Task statement> An exact restatement of the data is required, with the images omitted.

Recorded information>
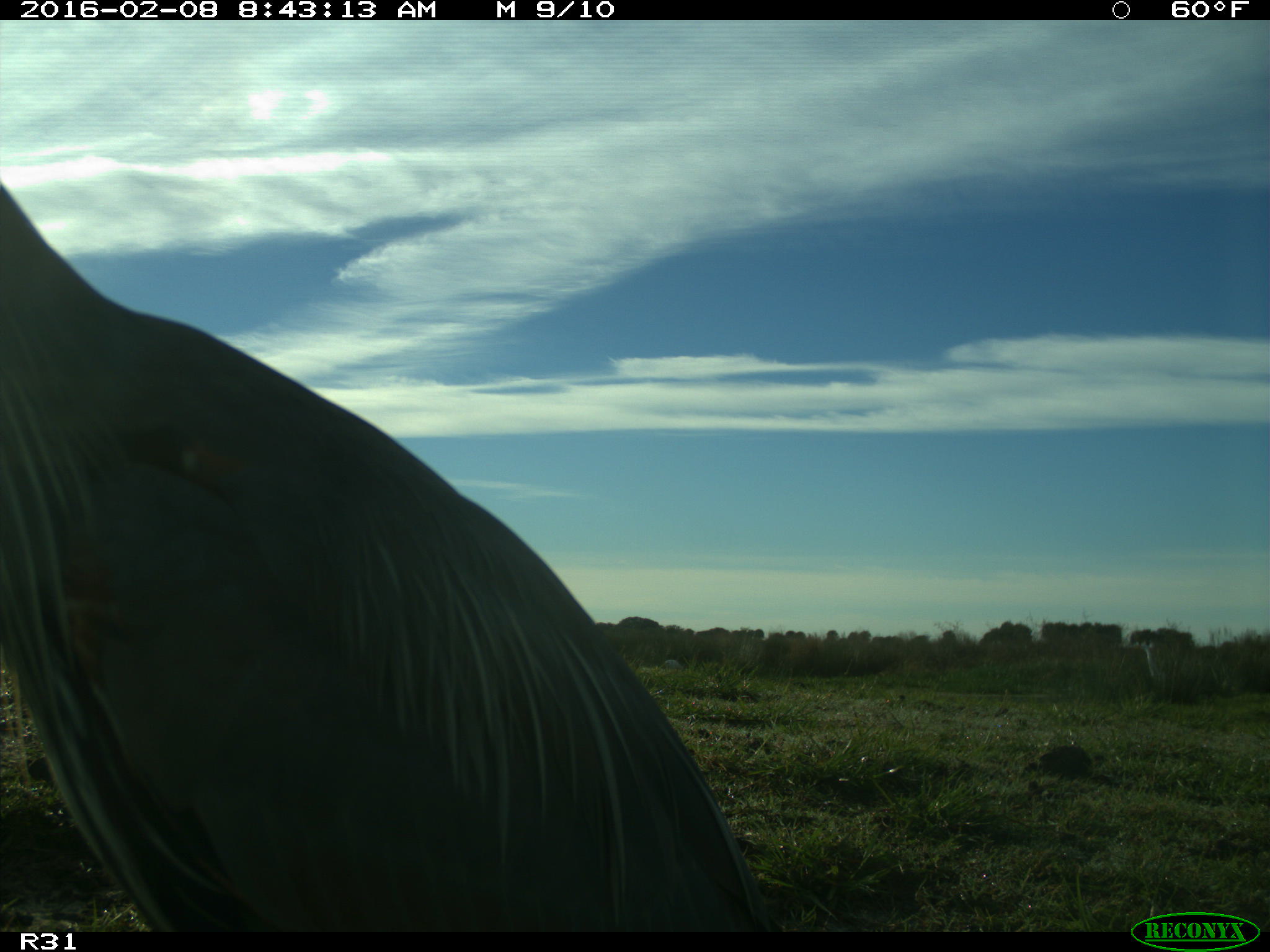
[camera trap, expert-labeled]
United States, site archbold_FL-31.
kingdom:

Solution for this problem>
[camera trap, expert-labeled]
United States, site archbold_FL-31.
kingdom:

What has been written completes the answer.